Filling a Vacancy in a Tight Retail Market
IKEA’s arrival at the Helms Design District comes at a moment when the Los Angeles retail market is showing signs of stabilization. According to Colliers’ Q4 2025 Greater Los Angeles Retail Research Report, the metro-wide retail vacancy rate declined by 12 basis points during the quarter to 6.3 percent, marking the first drop after seven consecutive quarters of rising vacancy. Net absorption also turned positive at 651,000 square feet, ending a streak of seven quarters of negative absorption.
Separately, Kidder Mathews reported in its Q4 2025 Los Angeles retail report that vacancy held steady at 5.6 percent, up just 30 basis points year-over-year, while the construction pipeline shrank 37.9 percent to roughly 558,594 square feet under construction.
The tight supply environment favors tenants like IKEA that can fill larger vacancies. Los Angeles has experienced limited retail development over the past decade, with inventory growing only 730,000 square feet and the pipeline representing just 0.1 percent of existing supply, well below the national average of 0.4 percent, according to a Q3 2025 Matthews Real Estate Investment Services report citing CoStar data. Redevelopment of obsolete retail spaces has been a key market driver, with 5.9 million square feet demolished over the preceding five years.
Scaling the National Footprint
When the Culver City location opens, it will become IKEA’s 11th store in California and its 10th in Southern California, joining full-sized locations in Burbank, Carson, Costa Mesa, and Covina, as well as a small-format store in Arcadia and plan-and-order points with pickup in Santa Monica, Thousand Oaks, and Ontario.
Nationally, the 2026 expansion slate includes new stores in Huntsville, Alabama; University Park and Rockwall in the Dallas region of Texas; Phoenix, Arizona; Chantilly/Dulles, Virginia; Webster, Texas; Fort Collins, Colorado; Chicago, Illinois; and Tulsa, Oklahoma.
The buildout follows a strong fiscal year for the retailer. Despite ongoing inflation and softer consumer confidence, IKEA U.S. reported $5.3 billion in total sales for fiscal year 2025, including $1.9 billion in e-commerce, according to the company’s 2025 Annual Summary. The retailer welcomed nearly 61 million visitors to its stores and over 457 million visitors online. Its IKEA Family Rewards loyalty program grew 17 percent to 25 million members nationwide, according to company data.
Rob Olson, Interim CEO of IKEA U.S., described the past year as one of meaningful growth despite external headwinds. Olson indicated that the company will continue investing in the U.S. market in fiscal year 2026, with a focus on affordability, accessibility, and sustainability.

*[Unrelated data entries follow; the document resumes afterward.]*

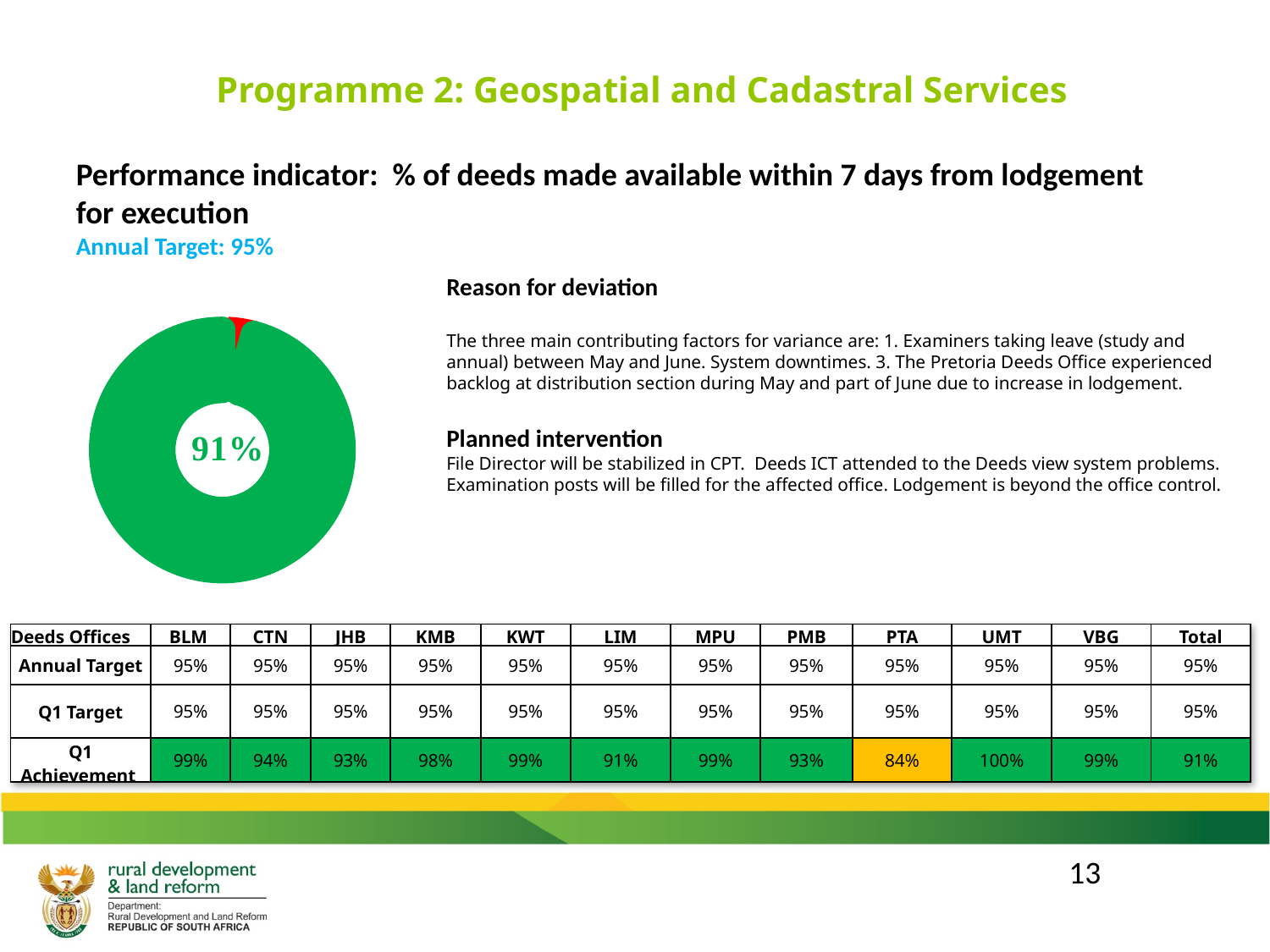
What colour is the small slice of the doughnut chart? red Which slice of the doughnut chart is larger, the green one or the red one? the green one What value is printed in the centre of the doughnut chart? 91% How many slices does the doughnut chart have? 2 Is the value shown in the centre of the doughnut chart greater or less than the annual target of 95% stated on the slide? less What colour is the large slice of the doughnut chart? green What kind of chart is shown on the left of the slide? doughnut chart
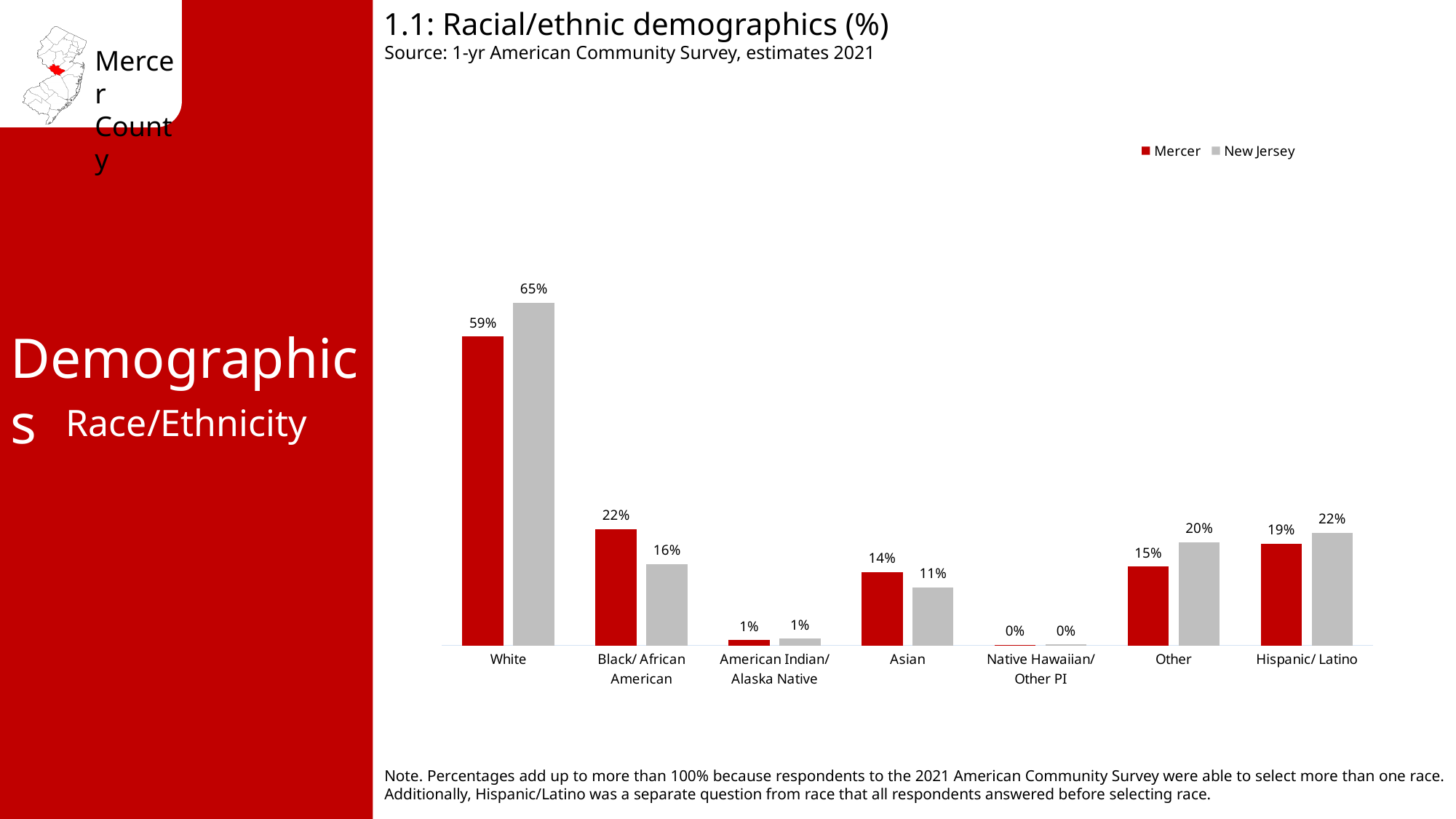
What kind of chart is shown? Bar chart Which is larger for Other, the Mercer value or the New Jersey value? New Jersey How many series does the legend list? 2 How many categories are shown on the x axis? 7 Which category has the lowest New Jersey value? Native Hawaiian/ Other PI What is the Mercer value for Asian? 14% What is the difference between the New Jersey and Mercer values for White? 6% Which is larger for Black/ African American, the Mercer value or the New Jersey value? Mercer What is the New Jersey value for Black/ African American? 16% Which category has the highest Mercer value? White What is the New Jersey value for Hispanic/ Latino? 22% What is the Mercer value for White? 59%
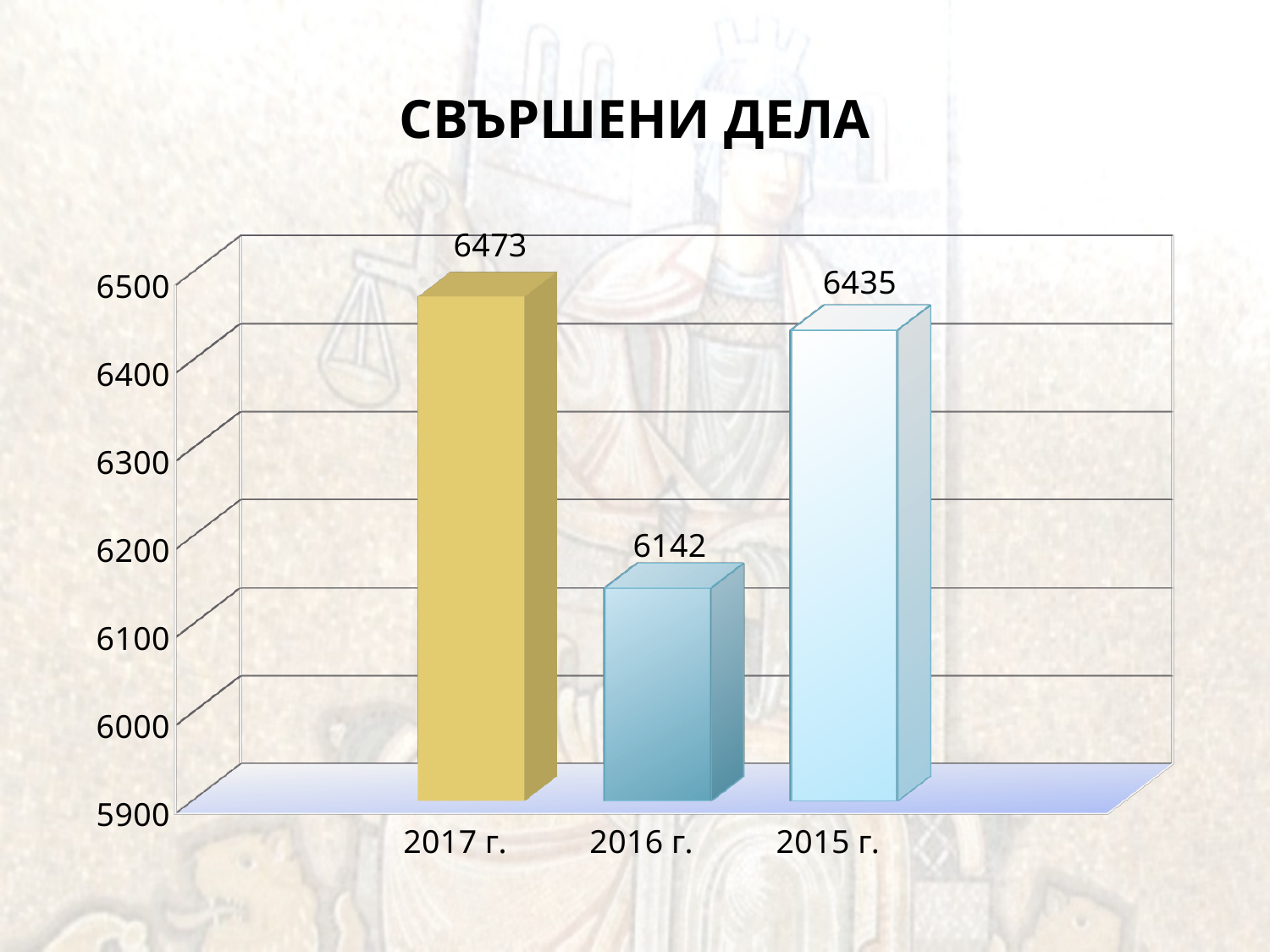
What is the difference between the values for 2015 г. and 2016 г.? 293 What is the value for 2017 г.? 6473 What is the value for 2015 г.? 6435 Which year has the lowest value? 2016 г. Is the value for 2016 г. greater or less than 6200? less Which year has the highest value? 2017 г. Which is larger, the value for 2017 г. or the value for 2015 г.? 2017 г. What is the difference between the values for 2017 г. and 2016 г.? 331 What is the title of the chart? СВЪРШЕНИ ДЕЛА How many categories are shown on the chart? 3 What is the value for 2016 г.? 6142 What kind of chart is shown on the slide? bar chart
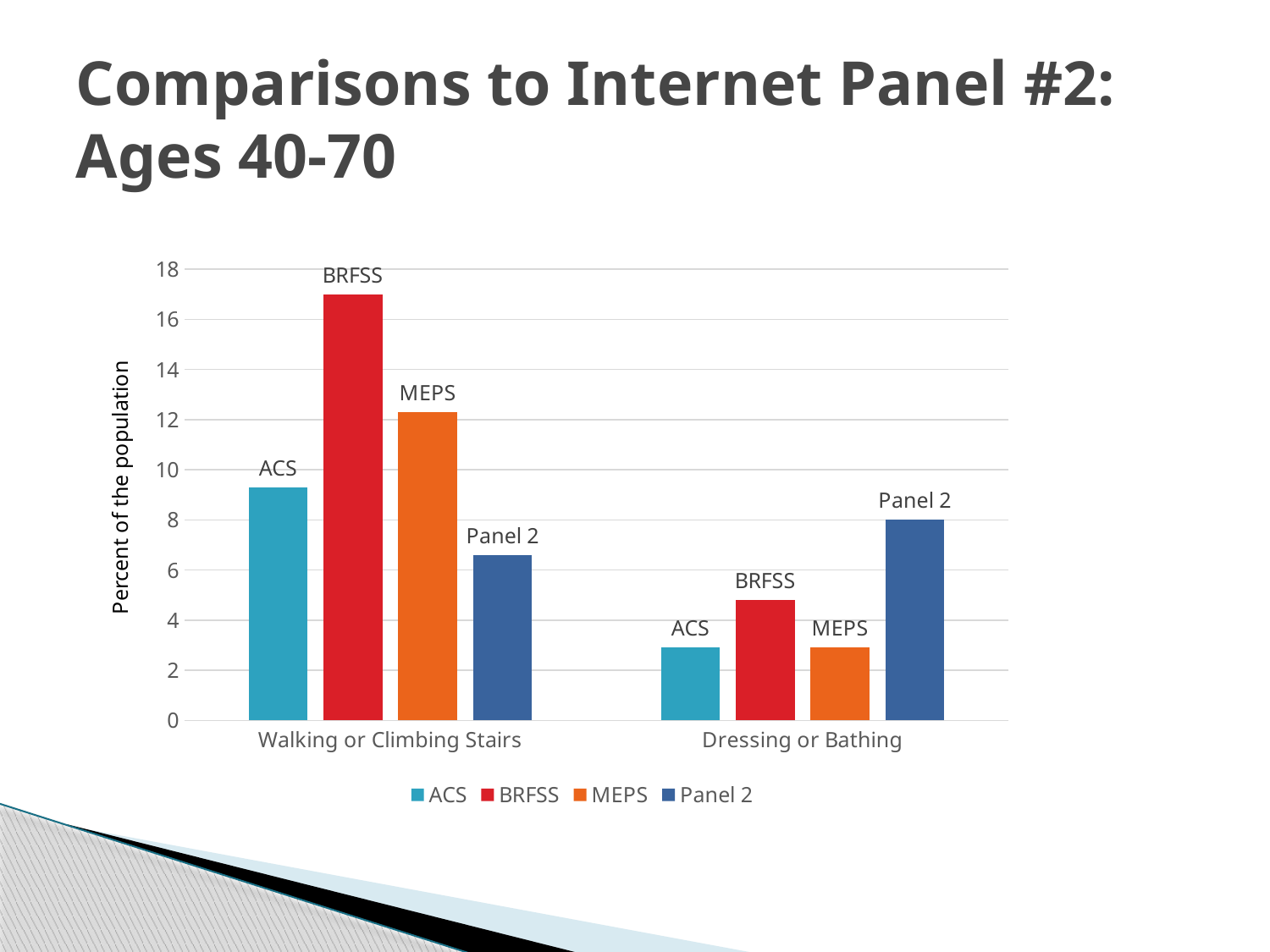
How many series does the legend list? 4 How many categories are shown on the x axis? 2 Is the ACS value for Walking or Climbing Stairs greater or less than 10? less Which series has the highest value for Walking or Climbing Stairs? BRFSS Which is larger: the BRFSS value for Walking or Climbing Stairs or the BRFSS value for Dressing or Bathing? Walking or Climbing Stairs Is the BRFSS value for Dressing or Bathing greater or less than 6? less What is the title of the vertical axis? Percent of the population Which series has the highest value for Dressing or Bathing? Panel 2 Is the Panel 2 value for Dressing or Bathing greater or less than 6? greater Which series has the lowest value for Walking or Climbing Stairs? Panel 2 What kind of chart is shown on the slide? bar chart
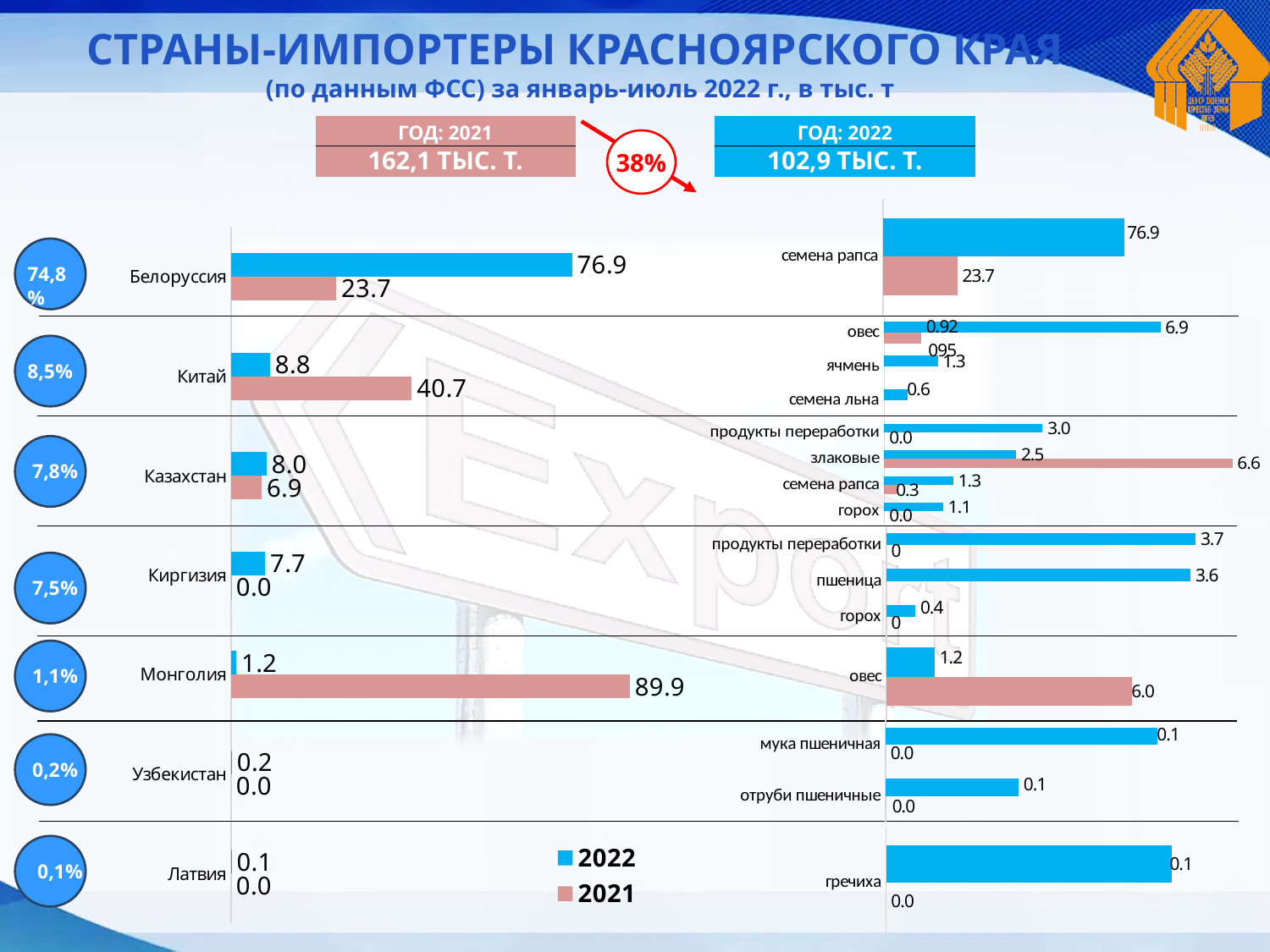
In the left chart of countries, which country has the highest 2022 value? Белоруссия What kind of chart is the left chart of countries? bar chart In the left chart of countries, what is the 2021 value for Монголия? 89.9 In the left chart of countries, what is the difference between the 2022 and 2021 values for Белоруссия? 53.2 In the left chart of countries, what is the 2022 value for Белоруссия? 76.9 In the right-hand chart for Монголия, what is the 2021 value for овес? 6.0 In the right-hand chart for Казахстан, what is the 2021 value for злаковые? 6.6 How many series does the legend list? 2 In the left chart of countries, what is the 2021 value for Китай? 40.7 In the right-hand chart for Киргизия, what is the 2022 value for пшеница? 3.6 In the left chart of countries, which country has the highest 2021 value? Монголия In the left chart of countries, which is larger for Казахстан: the 2022 value or the 2021 value? 2022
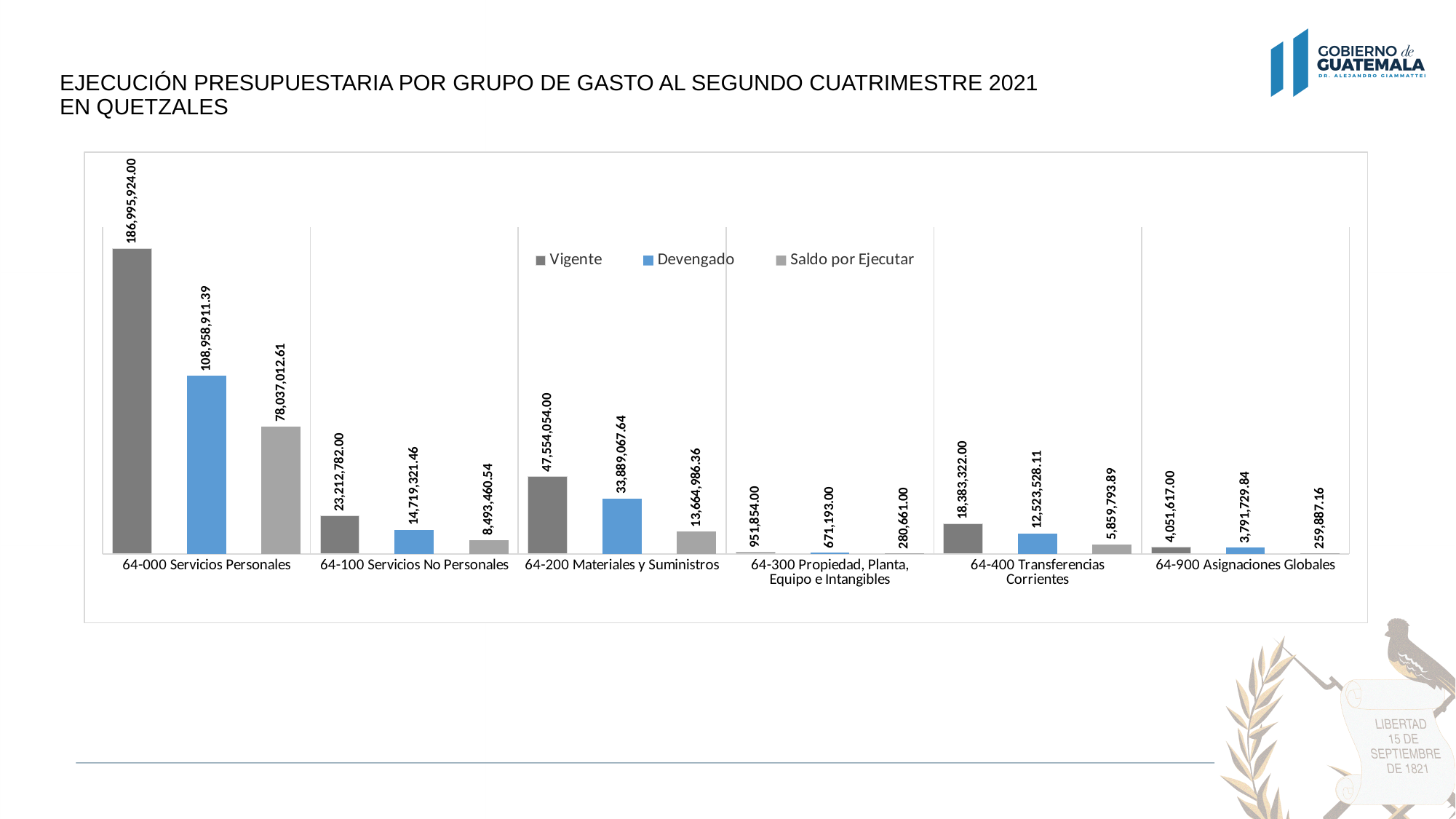
Which category has the highest Vigente value? 64-000 Servicios Personales What is the Saldo por Ejecutar value for 64-400 Transferencias Corrientes? 5,859,793.89 What is the Devengado value for 64-900 Asignaciones Globales? 3,791,729.84 What is the difference between the Vigente and Devengado values for 64-100 Servicios No Personales? 8,493,460.54 Which legend entry is shown in blue? Devengado Which is larger, the Devengado value for 64-200 Materiales y Suministros or the Devengado value for 64-400 Transferencias Corrientes? 64-200 Materiales y Suministros Which category has the lowest Vigente value? 64-300 Propiedad, Planta, Equipo e Intangibles What is the Devengado value for 64-200 Materiales y Suministros? 33,889,067.64 What is the Vigente value for 64-000 Servicios Personales? 186,995,924.00 How many expense group categories are shown on the x axis? 6 What type of chart is shown on the slide? Bar chart How many series does the legend list? 3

The broader retail landscape nationally echoed that optimism. According to Cushman & Wakefield, U.S. retail market fundamentals improved over the course of 2025, driven by limited new supply, robust backfilling activity, and reduced uncertainty around tariffs and consumer spending.
For Culver City, the arrival of IKEA represents both a practical anchor tenant for the Helms Design District and a signal that major retailers see opportunity in smaller urban formats that bring the brand experience closer to where people live and work, rather than relying on the traditional suburban destination model that defined big-box retail for decades.